▶ **Written instruction**
Set out the lines of the items as a numbered list, leaving out blank lines, from the line containing "Of the options given as" through the final line of the items.

::::::

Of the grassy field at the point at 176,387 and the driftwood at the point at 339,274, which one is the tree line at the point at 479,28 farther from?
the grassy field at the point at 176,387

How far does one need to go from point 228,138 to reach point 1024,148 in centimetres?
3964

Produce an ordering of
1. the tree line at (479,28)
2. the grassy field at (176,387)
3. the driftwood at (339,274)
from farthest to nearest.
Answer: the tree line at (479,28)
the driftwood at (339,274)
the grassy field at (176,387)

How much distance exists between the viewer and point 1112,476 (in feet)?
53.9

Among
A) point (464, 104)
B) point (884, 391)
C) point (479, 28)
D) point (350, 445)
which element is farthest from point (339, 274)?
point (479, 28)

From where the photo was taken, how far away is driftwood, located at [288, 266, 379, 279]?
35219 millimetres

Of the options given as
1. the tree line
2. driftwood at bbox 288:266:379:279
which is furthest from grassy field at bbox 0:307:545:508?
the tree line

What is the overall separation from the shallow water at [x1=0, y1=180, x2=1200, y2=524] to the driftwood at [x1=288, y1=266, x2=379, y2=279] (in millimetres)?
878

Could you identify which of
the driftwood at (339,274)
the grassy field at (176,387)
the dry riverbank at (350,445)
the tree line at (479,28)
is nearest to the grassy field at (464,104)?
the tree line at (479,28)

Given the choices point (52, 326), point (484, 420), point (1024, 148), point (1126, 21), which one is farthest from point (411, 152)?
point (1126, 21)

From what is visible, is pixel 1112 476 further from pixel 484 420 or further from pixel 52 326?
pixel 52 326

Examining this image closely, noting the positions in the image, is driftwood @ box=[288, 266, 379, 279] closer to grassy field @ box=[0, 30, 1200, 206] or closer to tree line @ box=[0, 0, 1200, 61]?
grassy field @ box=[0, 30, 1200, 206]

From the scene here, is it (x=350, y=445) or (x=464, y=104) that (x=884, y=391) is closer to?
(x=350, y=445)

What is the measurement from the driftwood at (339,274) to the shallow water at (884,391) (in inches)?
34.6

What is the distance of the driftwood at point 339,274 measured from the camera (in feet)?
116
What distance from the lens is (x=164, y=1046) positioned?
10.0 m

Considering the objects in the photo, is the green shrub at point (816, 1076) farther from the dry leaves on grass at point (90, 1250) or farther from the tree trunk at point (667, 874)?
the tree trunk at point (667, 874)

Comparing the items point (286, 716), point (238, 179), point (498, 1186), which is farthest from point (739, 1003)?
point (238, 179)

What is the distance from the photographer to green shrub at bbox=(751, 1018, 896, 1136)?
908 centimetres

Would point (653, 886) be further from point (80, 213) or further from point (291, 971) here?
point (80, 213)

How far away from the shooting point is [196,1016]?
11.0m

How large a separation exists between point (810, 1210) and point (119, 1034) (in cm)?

::::::

▶ **The reply**
1. Of the options given as
2. 1. the tree line
3. 2. driftwood at bbox 288:266:379:279
4. which is furthest from grassy field at bbox 0:307:545:508?
5. the tree line
6. What is the overall separation from the shallow water at [x1=0, y1=180, x2=1200, y2=524] to the driftwood at [x1=288, y1=266, x2=379, y2=279] (in millimetres)?
7. 878
8. Could you identify which of
9. the driftwood at (339,274)
10. the grassy field at (176,387)
11. the dry riverbank at (350,445)
12. the tree line at (479,28)
13. is nearest to the grassy field at (464,104)?
14. the tree line at (479,28)
15. Given the choices point (52, 326), point (484, 420), point (1024, 148), point (1126, 21), which one is farthest from point (411, 152)?
16. point (1126, 21)
17. From what is visible, is pixel 1112 476 further from pixel 484 420 or further from pixel 52 326?
18. pixel 52 326
19. Examining this image closely, noting the positions in the image, is driftwood @ box=[288, 266, 379, 279] closer to grassy field @ box=[0, 30, 1200, 206] or closer to tree line @ box=[0, 0, 1200, 61]?
20. grassy field @ box=[0, 30, 1200, 206]
21. From the scene here, is it (x=350, y=445) or (x=464, y=104) that (x=884, y=391) is closer to?
22. (x=350, y=445)
23. What is the measurement from the driftwood at (339,274) to the shallow water at (884,391) (in inches)?
24. 34.6
25. What is the distance of the driftwood at point 339,274 measured from the camera (in feet)?
26. 116
27. What distance from the lens is (x=164, y=1046) positioned?
28. 10.0 m
29. Considering the objects in the photo, is the green shrub at point (816, 1076) farther from the dry leaves on grass at point (90, 1250) or farther from the tree trunk at point (667, 874)?
30. the tree trunk at point (667, 874)
31. Comparing the items point (286, 716), point (238, 179), point (498, 1186), which is farthest from point (739, 1003)?
32. point (238, 179)
33. What is the distance from the photographer to green shrub at bbox=(751, 1018, 896, 1136)?
34. 908 centimetres
35. Would point (653, 886) be further from point (80, 213) or further from point (291, 971) here?
36. point (80, 213)
37. How far away from the shooting point is [196,1016]?
38. 11.0m
39. How large a separation exists between point (810, 1210) and point (119, 1034) (in cm)?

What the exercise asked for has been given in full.